Reproduce the section of the listing that begins at the line containing "[camera-trap image, curated labels]" and finishes at the line containing "annotated detections (frame". Include both end lines and nothing beyond them.

Top of Records for processing

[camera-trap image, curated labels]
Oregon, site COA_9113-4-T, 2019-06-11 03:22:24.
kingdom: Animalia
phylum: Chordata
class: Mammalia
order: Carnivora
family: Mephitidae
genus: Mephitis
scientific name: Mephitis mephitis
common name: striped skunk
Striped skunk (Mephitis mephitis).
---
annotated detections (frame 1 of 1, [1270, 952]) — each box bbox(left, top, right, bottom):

Bottom of Records for processing
Top of Records for processing

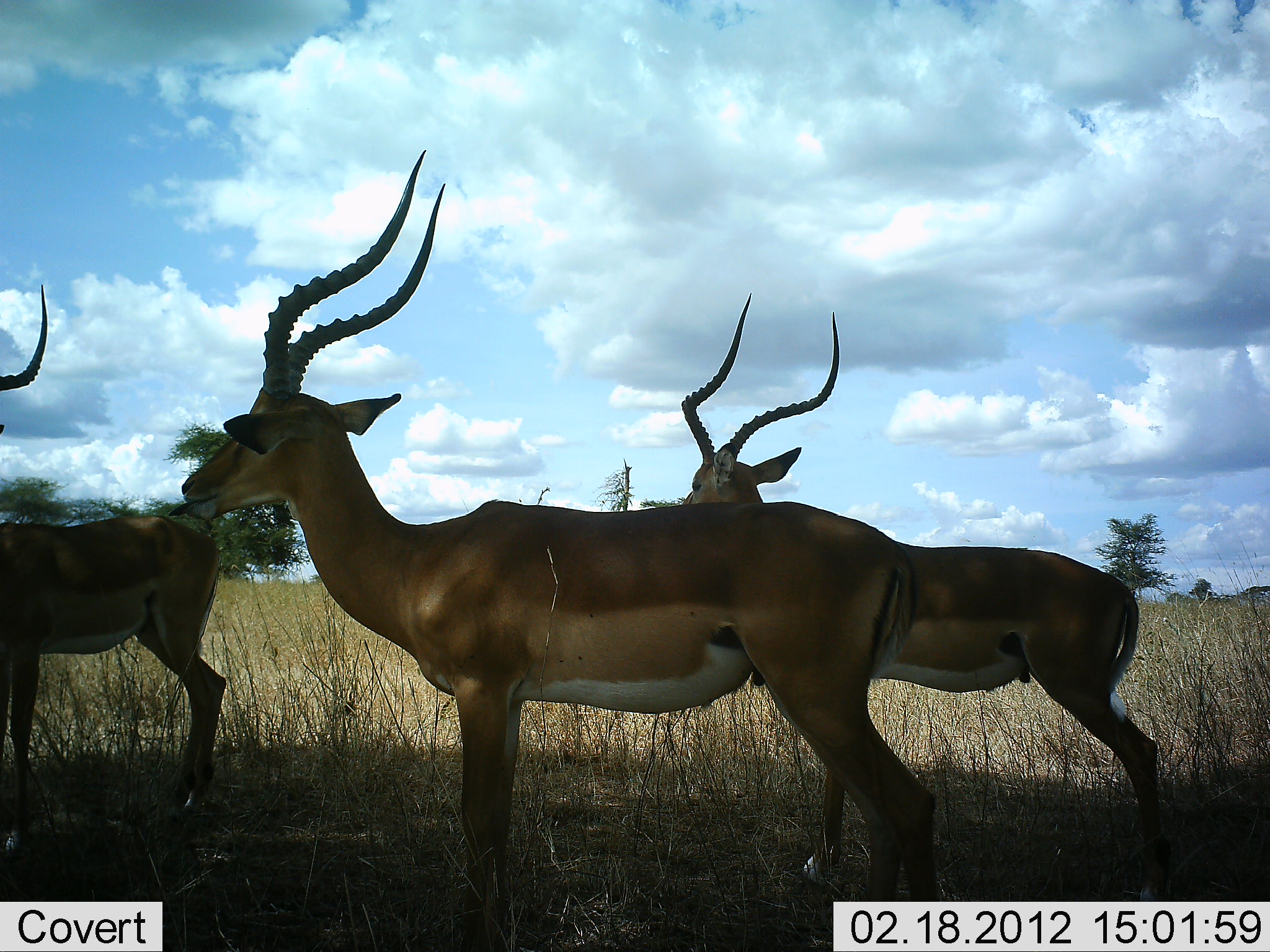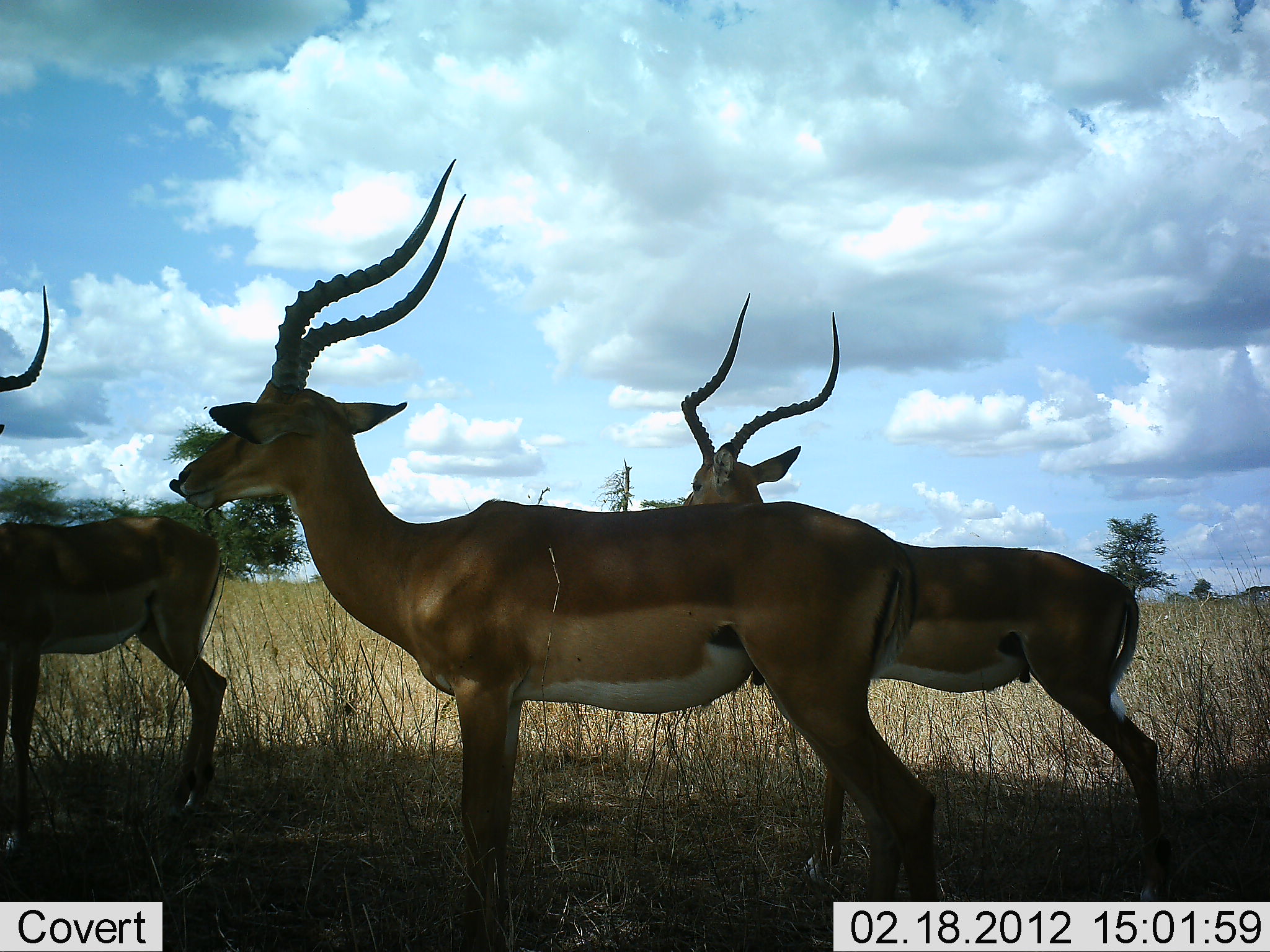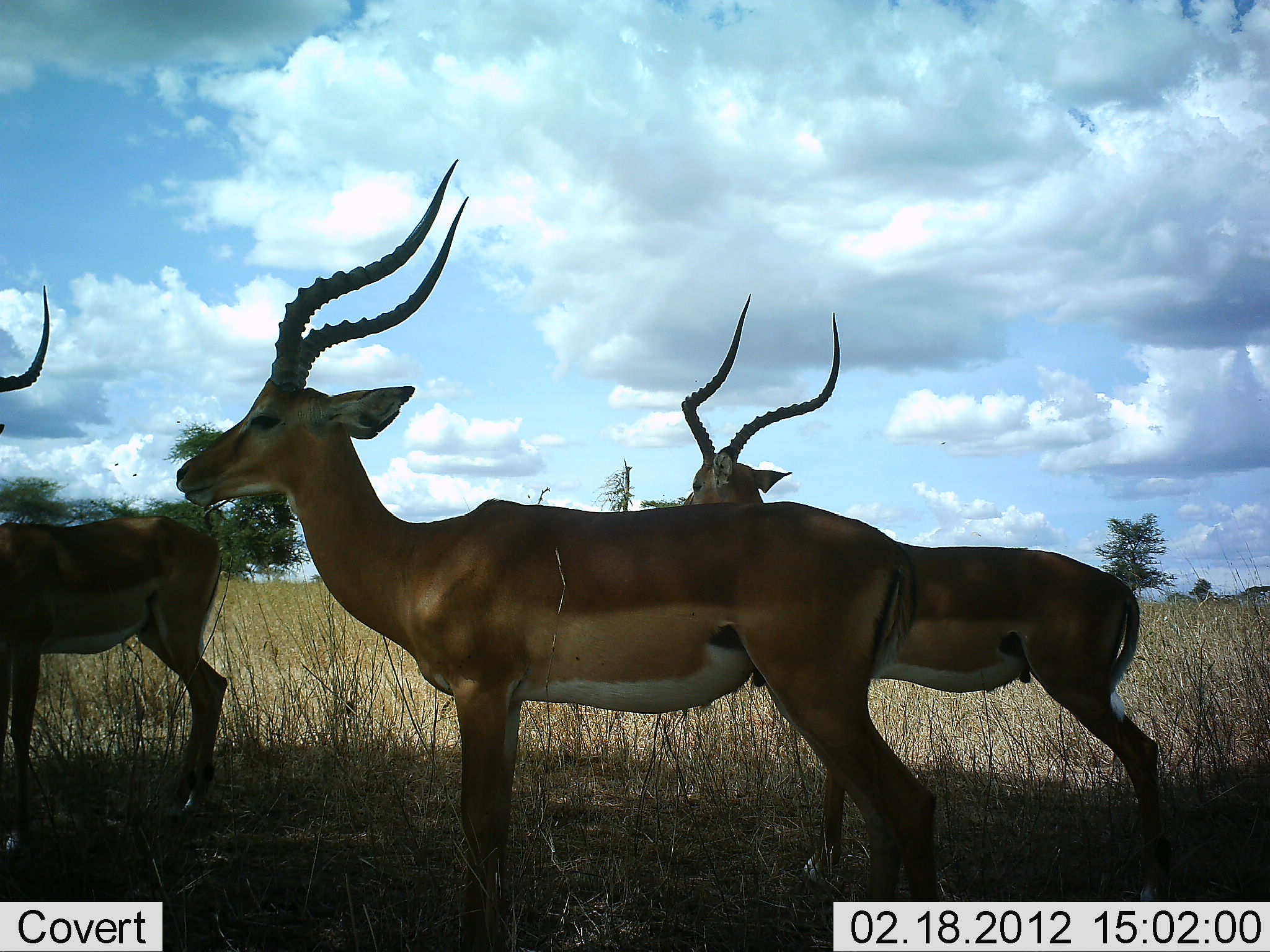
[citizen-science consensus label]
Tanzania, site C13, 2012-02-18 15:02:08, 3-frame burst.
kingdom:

Bottom of Records for processing

> **Output of the exercise**:
[camera-trap image, curated labels]
Oregon, site COA_9113-4-T, 2019-06-11 03:22:24.
kingdom: Animalia
phylum: Chordata
class: Mammalia
order: Carnivora
family: Mephitidae
genus: Mephitis
scientific name: Mephitis mephitis
common name: striped skunk
Striped skunk (Mephitis mephitis).
---
annotated detections (frame 1 of 1, [1270, 952]) — each box bbox(left, top, right, bottom):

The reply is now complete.